Regard d’ingénieur – essai

Un développement exponentiel – Des conséquences vertigineuses

Le métier d’ingénieur s’est développé dans un monde physique pensé comme infini et non contraint. La consommation d’énergie primaire, d’engrais, de transports, de télécommunications et bien d’autres ont pris une trajectoire exponentielle depuis les années 1950. Les contraintes étaient plutôt de l’ordre économique, à savoir des contraintes financières, de rentabilité, de marketing, liées au marché. A l’inverse de cette grande accélération, qui a permis une augmentation conséquente de notre niveau de vie, nous assistons à la grande perturbation, qui est elle aussi caractérisée par son lot de courbes exponentielles : augmentation des gaz à effet de serre dans l’atmosphère et des températures, recul de la biodiversité, diminution des forêts tropicales, acidification des océans. Avec nos activités, nous avons tout déréglé dont les grands cycles biogéochimiques soutenant la vie (carbone, eau, azote,…)  mettant ainsi en péril les conditions d’habitabilité de l’homme, et de bien d’autres espèces, sur terre. Rien que ça, c’est vertigineux.

Ouvrir le regard de l’ingénieur, aller au-delà de la technologie

C’est dans ce contexte que le métier d’ingénieur doit évoluer aujourd’hui. Alors que notre modèle sociétal arrive à bout de souffle, Il faut préparer le monde de demain. Alors que jusqu’ici, le rôle de l’ingénieur était plutôt concentré sur les technologies et aux moyens scientifiques et techniques pour les développer, il est urgent que son rôle prenne de la hauteur et de la largeur. Un nombre croissant d’ingénieurs se sentent aujourd’hui personnellement très soucieux et concernés par les enjeux environnementaux et sociaux et subissent une forte dissonance quant à leur prise en compte dans leur entreprise. Ceci peut engendrer une perte de sens pouvant conduire à la désertion, qui devient alors une question de survie pour leur santé mentale. Se préparer au monde de demain, c’est une occasion de remettre du sens dans sa vie professionnelle. Un certain nombre de nos activités vont devoir être redirigées dans les années à venir car elles ne sont pas compatibles avec les limites planétaires. Afin que cela puisse se passer de façon démocratique, anticipée et non brutale, des espaces de discussions sont nécessaires, notamment au cœur des entreprises. Les ingénieurs, qui ne connaissent mieux que personne leur entreprise et leur métier, ont toute leur place pour réfléchir à ces questions. Ici, il ne s’agira pas de travailler que sur les moyens, à savoir verdir une activité, mais de se questionner sur cette activité en elle-même. A quel besoin répond cette activité ? Qui dépend d’elle? Pourquoi sommes-nous attachés à cette activité ? Comment serait-il possible de répondre à ce besoin autrement? Aujourd’hui, face à un problème, nous avons le réflexe du technosolutionnisme, de la solution technique. En ouvrant des espaces de réflexion pluridisciplinaires, les ingénieurs et l’ensemble des salariés d’une entreprise, venant d’horizons variés, dont les sciences humaines, pourront valoriser leur expérience et leurs savoirs et trouver une réponse à leur problématique.
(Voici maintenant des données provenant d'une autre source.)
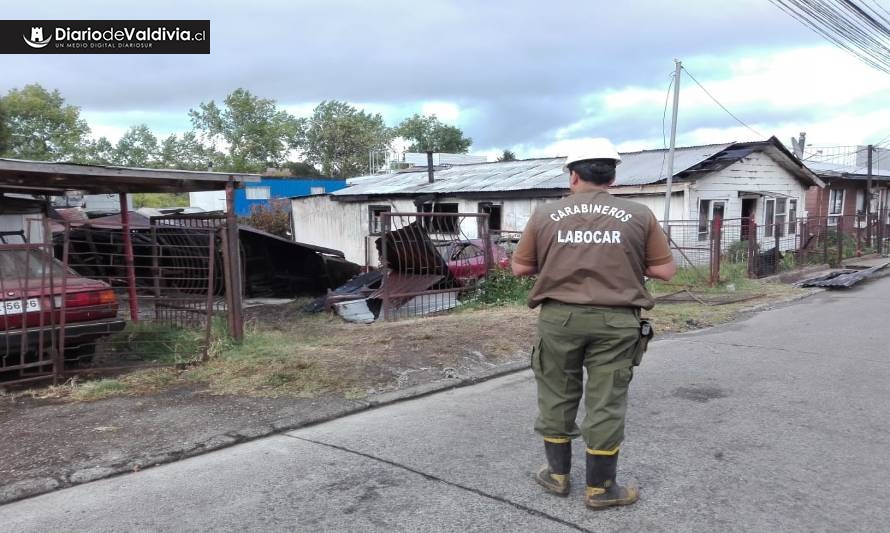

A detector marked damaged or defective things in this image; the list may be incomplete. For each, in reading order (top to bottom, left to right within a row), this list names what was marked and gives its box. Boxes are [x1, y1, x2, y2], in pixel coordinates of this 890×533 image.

broken window [368, 206, 388, 235]
broken window [420, 202, 458, 233]
broken window [478, 202, 500, 231]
Un nouveau référentiel de pensée pour un monde déjà en mutation

Les effets de l’anthropocène commencent à se faire sentir, les stations de ski manquent cruellement de neige, les collectivités se posent la question du maintien de certaines infrastructures comme les piscines, des entreprises ont mis en pause leur activité en raison de l’augmentation des prix de l’énergie. Dans ce futur complexe, incertain et non linéaire, la responsabilité et le rôle de l’ingénieur a toute sa place : développer une ingénierie du prendre soin et de la maintenance pour les activités à maintenir ; créer une ingénierie de la fermeture si nécessaire. Il s’agit également de se poser la question de ce que nous développons actuellement afin d’éviter de faire advenir des futurs que l’on sait déjà obsolètes dans un monde fini.

Les contraintes sociales et environnementales sont jusqu’ici plutôt vécues dans les entreprises comme des freins. Ne faudrait-il pas les prendre au contraire comme  des défis et comme de belles opportunités pour changer les choses en profondeur et pour se diriger vers quelque chose qui a du sens ? Changer de prisme pour rediriger les activités des entreprises, changer les modèles économiques et définir de nouveaux indicateurs de succès.